Text extract:
--- start ---

September 21, 2010 § 1 Comment
Okay, so it’s been a few days since the wedding actually occurred, but I’ve had so much to think about (and, quite frankly, so much to watch on TV – need to clear out the planner) so didn’t actually get round to it until now.
So, I decided to go with the blue dress (the one I loved). I still like the black and white one, so that is hung up in my wardrobe and shall be used soon (if, that is, I get invited to any parties/night outs soon). The blue one, however, is being kissed constantly by myself.
I was feeling quite self-conscious on the way, as Couch Potato had said it looked “too old for me” (yet Daughter said the complete opposite. Who shall I believe?!). By the time we were getting out of the car my legs were practically wobbling and my nails were getting bitten more and more as the seconds progressed.
We got in the church and the wedding was brilliant – so lovely and romantic.
It was the reception that people actually started to notice me, though. I was wearing oiled tights to boost my confidence slightly, and people complimented me on my ‘lovely legs’ as they passed me on the stairs. If only they knew, I thought.
But I was most fond of the compliments I received on the dress. A few youngsters told me it suited me well (I’d paired it with black shoes and a black cardigan, despite thinking it was a bad idea beforehand), thankfully, so I told them how my darling partner had told me it looked too old for me. They immediately disagreed, so I vowed then to never trust his opinions again (yes, even if he tells me a sheepskin sack outfit would look quite bad to a trip out to a water park. Even then).
I love you, dress. You are my new husband.
September 15, 2010 § Leave a comment
Tonight, I went out to look at yet more dresses. I went to Monsoon first of all, and found 2 dresses that I took a shine to at first glance.
The 1st was this one:
which I absolutely adore. The only problem with it, though, is that I’d probably have to then search all over town for some blue shoes to match (after already finding a matching clutch. I don’t half feel famous). I did buy it, obviously (how could I let it stay in the shop, all on it’s lonesome? I just had to get it), and I need a bit of fashion advice. What sort of shoes shall I wear with them?
And this is the 2nd one I found:
which I am rather fond of. I bought a small black cardigan to go over the arms for this one (let’s say I’m not overly confident in the arm department), and it looks quite nice. I’m going to try them both on tonight, and see how I look with them both on. I’ll update tomorrow (that is, if I actually get round to trying them on. I am quite shattered, and so may end up falling asleep in front of the keyboard…).

--- end ---

Rows from a box labeling dataset:
--- start ---

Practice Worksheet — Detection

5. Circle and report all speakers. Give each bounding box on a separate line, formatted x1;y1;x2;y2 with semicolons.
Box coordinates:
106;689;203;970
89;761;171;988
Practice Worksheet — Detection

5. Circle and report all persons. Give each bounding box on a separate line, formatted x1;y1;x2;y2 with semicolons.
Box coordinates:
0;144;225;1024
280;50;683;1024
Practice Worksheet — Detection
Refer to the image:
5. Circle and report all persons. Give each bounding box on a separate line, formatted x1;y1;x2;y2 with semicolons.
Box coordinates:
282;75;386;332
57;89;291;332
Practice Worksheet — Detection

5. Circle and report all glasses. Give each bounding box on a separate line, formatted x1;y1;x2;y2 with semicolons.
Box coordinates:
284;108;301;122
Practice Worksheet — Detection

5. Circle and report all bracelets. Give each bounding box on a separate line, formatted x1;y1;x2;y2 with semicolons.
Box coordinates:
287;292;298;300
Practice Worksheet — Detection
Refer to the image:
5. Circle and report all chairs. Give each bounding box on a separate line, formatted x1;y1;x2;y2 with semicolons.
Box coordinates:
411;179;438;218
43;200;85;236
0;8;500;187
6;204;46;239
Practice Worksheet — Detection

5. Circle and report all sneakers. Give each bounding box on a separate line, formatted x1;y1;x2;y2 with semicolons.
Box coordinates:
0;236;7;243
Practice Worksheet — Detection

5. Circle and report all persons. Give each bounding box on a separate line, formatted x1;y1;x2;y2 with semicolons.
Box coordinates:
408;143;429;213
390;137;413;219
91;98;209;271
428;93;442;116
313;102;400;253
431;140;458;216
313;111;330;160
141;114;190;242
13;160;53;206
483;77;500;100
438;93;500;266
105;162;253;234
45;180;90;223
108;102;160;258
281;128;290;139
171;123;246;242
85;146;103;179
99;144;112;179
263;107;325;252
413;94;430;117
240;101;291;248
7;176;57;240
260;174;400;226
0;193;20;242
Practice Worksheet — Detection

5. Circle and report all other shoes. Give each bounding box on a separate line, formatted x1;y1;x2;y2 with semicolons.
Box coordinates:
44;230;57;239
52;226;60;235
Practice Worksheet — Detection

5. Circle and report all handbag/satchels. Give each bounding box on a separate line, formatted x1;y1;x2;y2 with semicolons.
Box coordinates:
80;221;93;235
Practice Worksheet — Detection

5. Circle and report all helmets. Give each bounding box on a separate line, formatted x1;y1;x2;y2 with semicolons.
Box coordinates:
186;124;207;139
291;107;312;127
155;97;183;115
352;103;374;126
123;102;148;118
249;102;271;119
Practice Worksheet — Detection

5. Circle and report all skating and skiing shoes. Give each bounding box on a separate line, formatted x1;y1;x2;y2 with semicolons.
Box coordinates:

--- end ---

In the blog posts about dresses, which store did the writer visit first when looking at more dresses?

In response: Monsoon